The AR has little effect on cell growth, yet promotes cell migration and EMT. A, The WST-1 assay for Ishi-par and Ishi-AR cells. The OD 590 nm absorbance readings on 0, 2, 4, and 6 days were recorded and plotted on the graph. B, Cell counting assay for Ishi-par and Ishi-AR cells. The cell numbers on 0, 2, 4, and 6 days were recorded and plotted on the graph. The mean values were from 3 independent experiments. C, The AR promotes cell migration in the cisplatin-resistance EMC cells. The Ishi-par and Ishi-AR cells were treated with cisplatin for 14 days and then measured using wound-healing assay. Wound closure area (μm²) was measured as described in the Methods section. D, The AR promotes EMT in the cisplatin-resistant EMC cells. The Ishi-par and Ishi-AR cells were treated with cisplatin for 14 days and then measured using EMT markers (E-cadherin [E-Cad] and vimentin) expressed by immunoblot assay. The expression of AR was also measured to confirm overexpression of Ishi-AR, while actin expressions were served as loading controls. AR indicates androgen receptor; EMC, endometrial cancer; EMT, epithelial–mesenchymal transition; OD, optical density.

Figure 4.

The AR enhances CSPC in cisplatin-resistant Ishikawa cells. A, The AR mRNA expressions in naive and 7-day cisplatin-treated Ishi-par and Ishi-AR cells. The mRNA expressions were examined by AR-specific primers. β-Actin expressions served as the loading control. The values were calculated by comparing naive Ishi-par cells’ AR expression and presented as fold changes. B, Cell surface CD133 expressions in cisplatin-resistant Ishi-par and Ishi-AR cells were measured using flow cytometry assay. The par-iso and AR-iso represented the IgG-PE-conjugated isotype antibody stainings of the cells. The par-CD133 and AR-CD133 represented CD133-PE-conjugated antibody staining of cells. The dashed lines (orange dash line: par-CD133 and green dash line: AR-CD133) indicated the mean CD133 fluorescence intensity. C, Table shows AR reduces cisplatin cytotoxicity and CSPC characteristics. The naive state Ishi-par and Ishi-AR cells’ IC₅₀ against cisplatin were tested. The cisplatin-resistant state (14 days treatment), Ishi-par and Ishi-AR cells IC₅₀, and CD133 population were also measured. AR indicates androgen receptor; CSPC, cancer stem/progenitor cell; mRNA, messenger RNA.

Figure 5.

The mRNA expression of CSPC marker genes.

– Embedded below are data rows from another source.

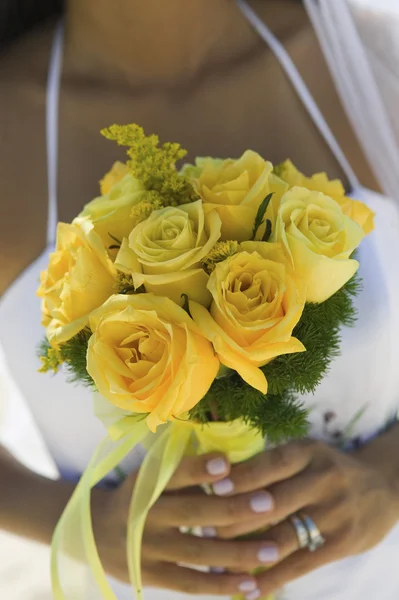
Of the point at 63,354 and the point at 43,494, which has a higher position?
the point at 63,354

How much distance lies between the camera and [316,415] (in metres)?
0.98

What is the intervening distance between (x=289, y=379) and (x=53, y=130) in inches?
28.3

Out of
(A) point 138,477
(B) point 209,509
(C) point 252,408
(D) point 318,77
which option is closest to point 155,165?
(C) point 252,408

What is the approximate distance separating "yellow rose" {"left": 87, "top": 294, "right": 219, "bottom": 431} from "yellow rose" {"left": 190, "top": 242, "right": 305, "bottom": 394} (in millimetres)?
22

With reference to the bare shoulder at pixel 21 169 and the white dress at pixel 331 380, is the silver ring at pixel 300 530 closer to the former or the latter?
the white dress at pixel 331 380

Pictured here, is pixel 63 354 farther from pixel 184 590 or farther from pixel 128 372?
pixel 184 590

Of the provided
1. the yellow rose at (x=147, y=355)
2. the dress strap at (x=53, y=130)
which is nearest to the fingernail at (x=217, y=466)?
the yellow rose at (x=147, y=355)

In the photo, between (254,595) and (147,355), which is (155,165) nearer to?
(147,355)

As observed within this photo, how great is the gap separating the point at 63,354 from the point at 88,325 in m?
0.06

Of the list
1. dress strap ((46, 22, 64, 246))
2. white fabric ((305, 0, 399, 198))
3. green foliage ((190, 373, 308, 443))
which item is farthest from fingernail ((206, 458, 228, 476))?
white fabric ((305, 0, 399, 198))

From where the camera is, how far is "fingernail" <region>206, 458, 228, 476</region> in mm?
786

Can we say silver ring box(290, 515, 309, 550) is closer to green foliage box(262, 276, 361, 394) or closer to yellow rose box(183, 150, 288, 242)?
green foliage box(262, 276, 361, 394)

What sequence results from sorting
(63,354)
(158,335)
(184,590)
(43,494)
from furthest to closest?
(43,494) < (184,590) < (63,354) < (158,335)

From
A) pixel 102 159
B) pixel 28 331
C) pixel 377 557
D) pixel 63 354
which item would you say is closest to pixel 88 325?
pixel 63 354
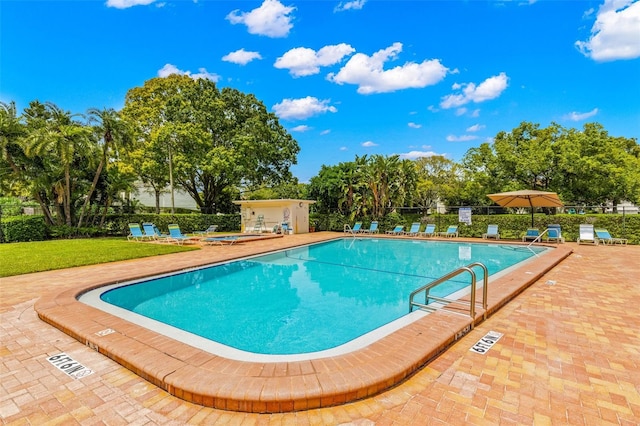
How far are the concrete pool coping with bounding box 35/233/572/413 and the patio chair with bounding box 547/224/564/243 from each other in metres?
13.6

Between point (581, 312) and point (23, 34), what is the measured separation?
57.4 ft

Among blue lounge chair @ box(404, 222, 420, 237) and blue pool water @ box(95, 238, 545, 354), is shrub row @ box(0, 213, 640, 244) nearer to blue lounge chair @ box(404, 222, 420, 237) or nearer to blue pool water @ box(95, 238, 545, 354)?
blue lounge chair @ box(404, 222, 420, 237)

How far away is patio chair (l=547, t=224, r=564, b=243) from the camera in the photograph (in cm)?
1507

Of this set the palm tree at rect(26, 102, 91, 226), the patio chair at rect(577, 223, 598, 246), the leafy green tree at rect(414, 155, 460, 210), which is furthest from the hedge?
the leafy green tree at rect(414, 155, 460, 210)

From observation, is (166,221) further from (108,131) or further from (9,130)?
(9,130)

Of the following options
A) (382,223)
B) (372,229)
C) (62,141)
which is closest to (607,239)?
(382,223)

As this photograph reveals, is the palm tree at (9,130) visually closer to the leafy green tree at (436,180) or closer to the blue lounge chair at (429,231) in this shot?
the blue lounge chair at (429,231)

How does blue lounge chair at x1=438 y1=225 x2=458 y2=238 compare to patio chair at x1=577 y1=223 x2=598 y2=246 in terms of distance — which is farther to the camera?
blue lounge chair at x1=438 y1=225 x2=458 y2=238

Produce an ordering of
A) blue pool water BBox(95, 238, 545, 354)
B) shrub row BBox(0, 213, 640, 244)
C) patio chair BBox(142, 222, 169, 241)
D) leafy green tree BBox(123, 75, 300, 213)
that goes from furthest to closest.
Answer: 1. leafy green tree BBox(123, 75, 300, 213)
2. patio chair BBox(142, 222, 169, 241)
3. shrub row BBox(0, 213, 640, 244)
4. blue pool water BBox(95, 238, 545, 354)

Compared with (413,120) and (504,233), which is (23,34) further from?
(413,120)

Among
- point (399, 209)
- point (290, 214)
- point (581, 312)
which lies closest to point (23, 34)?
point (290, 214)

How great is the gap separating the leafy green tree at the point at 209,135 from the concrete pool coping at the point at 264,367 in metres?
19.8

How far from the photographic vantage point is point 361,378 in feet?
9.52

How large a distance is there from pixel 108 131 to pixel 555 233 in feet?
77.4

A, CSPC-related transcription factors SCF, Bmi-1, Nanog, Oct-4, and Notch mRNAs were measured. The expression levels were calculated by comparing Ishi-AR to Ishi-par cisplatin-resistant cells and presented in fold changes. B, CSPC-related markers CD24, CD133, CD44, ABCG2, CD117, and Nestin mRNAs were measured. C, The AR enhances cisplatin-resistant genes MDR1, ABCB5, and ABCG2 mRNA expressions in endometrial cancer (EMC) cells. The expression levels were calculated by comparing Ishi-AR to Ishi-par cisplatin-resistant cells and presented in fold changes. The mean values were from 3 independent experiments. AR indicates androgen receptor; CSPC, cancer stem/progenitor cell; mRNA, messenger RNA.